Les directives anticipées, un « outil de dialogue » entre malade et médecin ?

Publié le : 25 février 2016

L’espace éthique de la FHF[1], animé par le Professeur Régis Aubry[2], qui regroupe une douzaine de professionnels hospitaliers, vient de publier son avis sur les directives anticipées (DA). Il a été présenté au CA de la FHF en janvier dernier.

 

Les directives anticipées ont fait l’objet de débats parlementaires lors de la discussion sur la proposition de loi Claeys-Leonetti votée le 27 janvier dernier (cf.
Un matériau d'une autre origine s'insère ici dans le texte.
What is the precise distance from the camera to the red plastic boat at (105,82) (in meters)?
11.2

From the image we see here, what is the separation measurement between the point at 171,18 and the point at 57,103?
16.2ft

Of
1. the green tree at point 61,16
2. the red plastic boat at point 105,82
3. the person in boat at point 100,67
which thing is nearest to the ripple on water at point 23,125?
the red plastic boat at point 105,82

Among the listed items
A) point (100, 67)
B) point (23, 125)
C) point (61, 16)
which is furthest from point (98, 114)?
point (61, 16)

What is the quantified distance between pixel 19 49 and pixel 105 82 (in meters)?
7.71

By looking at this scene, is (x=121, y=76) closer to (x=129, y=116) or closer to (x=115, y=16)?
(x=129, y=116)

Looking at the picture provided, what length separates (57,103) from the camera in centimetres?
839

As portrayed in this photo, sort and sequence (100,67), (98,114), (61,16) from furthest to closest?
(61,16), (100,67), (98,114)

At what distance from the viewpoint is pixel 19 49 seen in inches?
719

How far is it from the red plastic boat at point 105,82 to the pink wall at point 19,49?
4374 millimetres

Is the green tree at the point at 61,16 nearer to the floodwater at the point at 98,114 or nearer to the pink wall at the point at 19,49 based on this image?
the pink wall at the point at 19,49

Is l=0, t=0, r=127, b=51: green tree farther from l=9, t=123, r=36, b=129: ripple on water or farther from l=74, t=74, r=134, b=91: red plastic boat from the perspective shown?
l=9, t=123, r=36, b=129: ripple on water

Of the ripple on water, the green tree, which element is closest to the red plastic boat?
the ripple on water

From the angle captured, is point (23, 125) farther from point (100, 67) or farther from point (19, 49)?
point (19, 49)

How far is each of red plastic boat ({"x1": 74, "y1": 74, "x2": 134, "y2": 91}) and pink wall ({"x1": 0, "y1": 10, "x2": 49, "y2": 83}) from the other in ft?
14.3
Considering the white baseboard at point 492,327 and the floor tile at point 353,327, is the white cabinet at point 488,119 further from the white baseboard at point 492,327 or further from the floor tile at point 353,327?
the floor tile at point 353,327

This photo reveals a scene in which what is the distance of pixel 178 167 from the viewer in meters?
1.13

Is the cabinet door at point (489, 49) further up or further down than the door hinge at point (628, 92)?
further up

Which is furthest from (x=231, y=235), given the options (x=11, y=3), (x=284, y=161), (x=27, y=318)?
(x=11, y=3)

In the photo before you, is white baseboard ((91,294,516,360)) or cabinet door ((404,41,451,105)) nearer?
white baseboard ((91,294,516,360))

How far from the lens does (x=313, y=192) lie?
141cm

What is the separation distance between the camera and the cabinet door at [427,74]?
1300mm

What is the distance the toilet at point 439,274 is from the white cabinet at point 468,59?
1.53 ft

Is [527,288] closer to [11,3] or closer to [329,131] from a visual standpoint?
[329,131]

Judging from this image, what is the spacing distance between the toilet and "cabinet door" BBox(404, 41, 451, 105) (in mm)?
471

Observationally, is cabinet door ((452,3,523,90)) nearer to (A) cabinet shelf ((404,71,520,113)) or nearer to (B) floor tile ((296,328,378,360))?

Les députés et les sénateurs adoptent définitivement la loi fin de vie et font entrer dans le droit « la logique euthanasique »). Avec cette loi, les directives anticipées deviennent « contraignantes », c’est-à-dire qu’elles « s’imposent au médecin sauf s’il est en mesure de justifier par écrit pourquoi il ne les applique pas ». L’avis de la FHF est mitigé : à la fois « outil de dialogue » potentiel entre le patient et le médecin, les directives anticipées mal comprises pourraient être rédigées de façon « inadéquate ».

 

Alors que « les textes d’application de la loi vont être prochainement discutés », l’avis pointe le « manque de temps, le manque de disponibilité, le manque de formation du médecin à la communication en situation complexe » qui risquent de « conduire à un dévoiement de l’outil potentiel que sont les DA », qui doivent être « issues d’un cheminement progressif et partagé ».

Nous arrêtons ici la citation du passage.